In ground nos. 1 and 2, the assessee challenged the validity of the assessment order dated 30.03.2021 for the assessment year 2016-17, arguing that it was passed against a non-existent entity. The assessee, formerly known as Boeing International Corporation India Ltd., had merged with Boeing India Pvt. Ltd. as per the merger scheme dated 27.02.2018, effective from 01.04.2017. The Assessing Officer (AO) was informed of this merger via a letter dated 10.04.2018. Despite this, the AO issued both the draft and final assessment orders in the name of the erstwhile company. Citing the Tribunal's decision in ITA No.9765/Del/2019 for AY 2015-16 and the Supreme Court's ruling in PCIT vs. Maruti Suzuki India Ltd. (2019) 416 ITR 613 (SC), the assessee contended that the assessment order was void ab initio.

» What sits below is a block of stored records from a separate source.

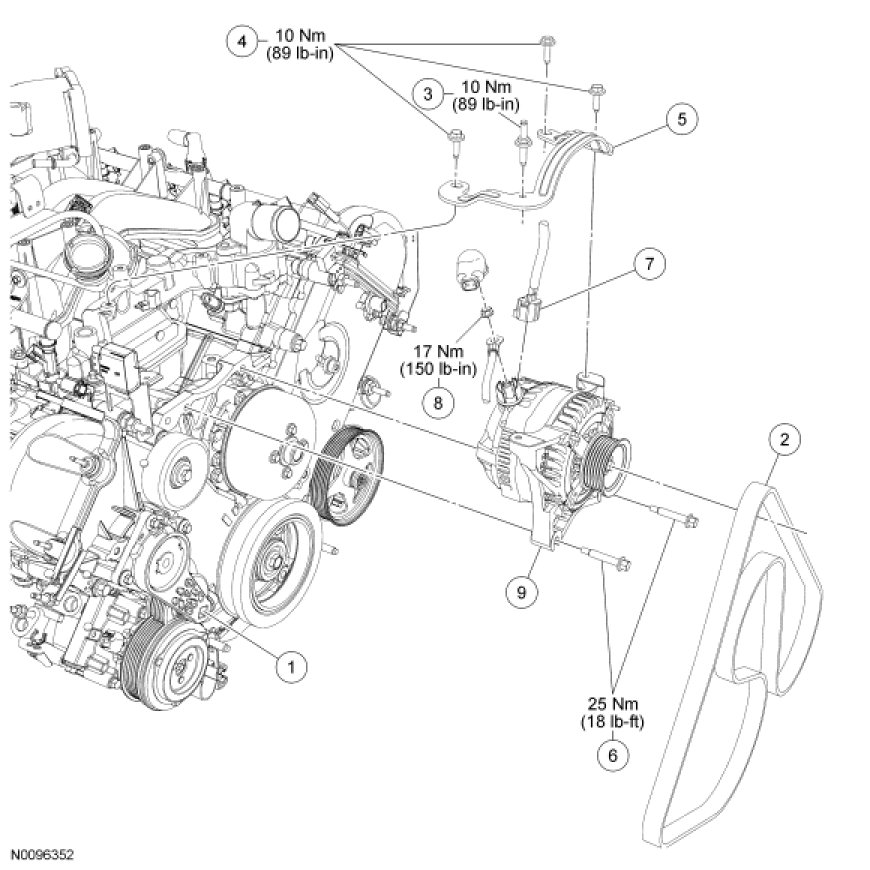 4 10 Nm (89 lb-in)

3 10 Nm (89 lb-in)

5

7

17 Nm (150 lb-in)

8

2

9

1

25 Nm (18 lb-ft)

6

N0096352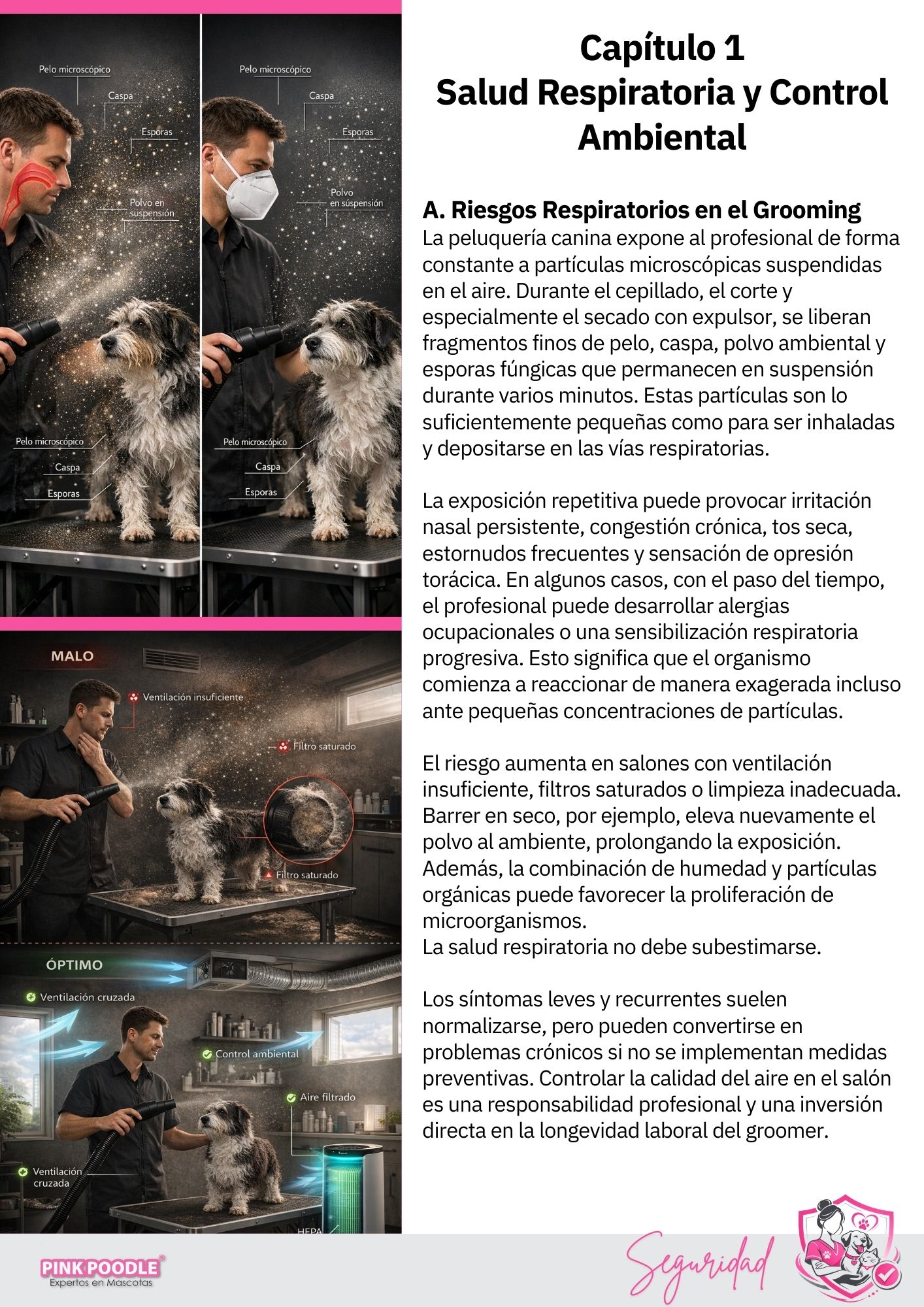 Pelo microscópico

Caspa

Esporas

Polvo en suspensión

Pelo microscópico

Caspa

Esporas

Pelo microscópico

Caspa

Esporas

Polvo en suspensión

Pelo microscópico

Caspa

Esporas

MALO

Ventilación insuficiente

Filtro saturado

Filtro saturado

ÓPTIMO

Ventilación cruzada

Control ambiental

Aire filtrado

Ventilación cruzada

HEPA

Capítulo 1
Salud Respiratoria y Control Ambiental

A. Riesgos Respiratorios en el Grooming
La peluquería canina expone al profesional de forma constante a partículas microscópicas suspendidas en el aire. Durante el cepillado, el corte y especialmente el secado con expulsor, se liberan fragmentos finos de pelo, caspa, polvo ambiental y esporas fúngicas que permanecen en suspensión durante varios minutos. Estas partículas son lo suficientemente pequeñas como para ser inhaladas y depositarse en las vías respiratorias.

La exposición repetitiva puede provocar irritación nasal persistente, congestión crónica, tos seca, estornudos frecuentes y sensación de opresión torácica. En algunos casos, con el paso del tiempo, el profesional puede desarrollar alergias ocupacionales o una sensibilización respiratoria progresiva. Esto significa que el organismo comienza a reaccionar de manera exagerada incluso ante pequeñas concentraciones de partículas.

El riesgo aumenta en salones con ventilación insuficiente, filtros saturados o limpieza inadecuada. Barrer en seco, por ejemplo, eleva nuevamente el polvo al ambiente, prolongando la exposición. Además, la combinación de humedad y partículas orgánicas puede favorecer la proliferación de microorganismos.
La salud respiratoria no debe subestimarse.

Los síntomas leves y recurrentes suelen normalizarse, pero pueden convertirse en problemas crónicos si no se implementan medidas preventivas. Controlar la calidad del aire en el salón es una responsabilidad profesional y una inversión directa en la longevidad laboral del groomer.

PINK POODLE®
Expertos en Mascotas

Seguridad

Issue 2: Procedural Irregularities and Their Impact on the Assessment Order

The Department argued that the name of the erstwhile company was mentioned due to procedural issues in the ITBA system, which triggers proceedings based on the name in the return of income. They contended that this was a mere procedural irregularity and could be rectified. However, the Tribunal noted that the draft assessment order dated 21.12.2019 and the final assessment order both mentioned the PAN of the erstwhile company, reinforcing that the orders were passed in the name of a non-existent entity. The Tribunal rejected the Department's argument, emphasizing that the AO was aware of the merger and still issued orders in the name of the dissolved entity.

Issue 3: Jurisdictional Issues Related to the Merger of Entities

The Tribunal referred to the Supreme Court's decision in PCIT vs. Maruti Suzuki India Ltd., which held that orders passed in the name of a non-existent entity are void ab initio as it affects the jurisdiction of the AO. The Tribunal distinguished the present case from CIT vs. Mahagun Realtors Pvt. Ltd. (2022), where the Supreme Court upheld an assessment order mentioning both the amalgamating and amalgamated companies due to the peculiar facts of that case. The Tribunal also cited the Delhi High Court's decision in CIT vs. Sony Mobile Communications India Pvt. Ltd., which applied the Maruti Suzuki ratio to quash an assessment order passed in the name of a non-existent entity.

Conclusion:

Applying the ratio from Maruti Suzuki and Sony Mobile Communications, the Tribunal held that the assessment order passed in the name of a non-existent entity, Boeing International Corporation India Ltd., was void ab initio and quashed it. Consequently, other grounds raised by the assessee became purely academic and were not adjudicated, though the issues were kept open.

Order pronounced in the open court on 27/03/2024.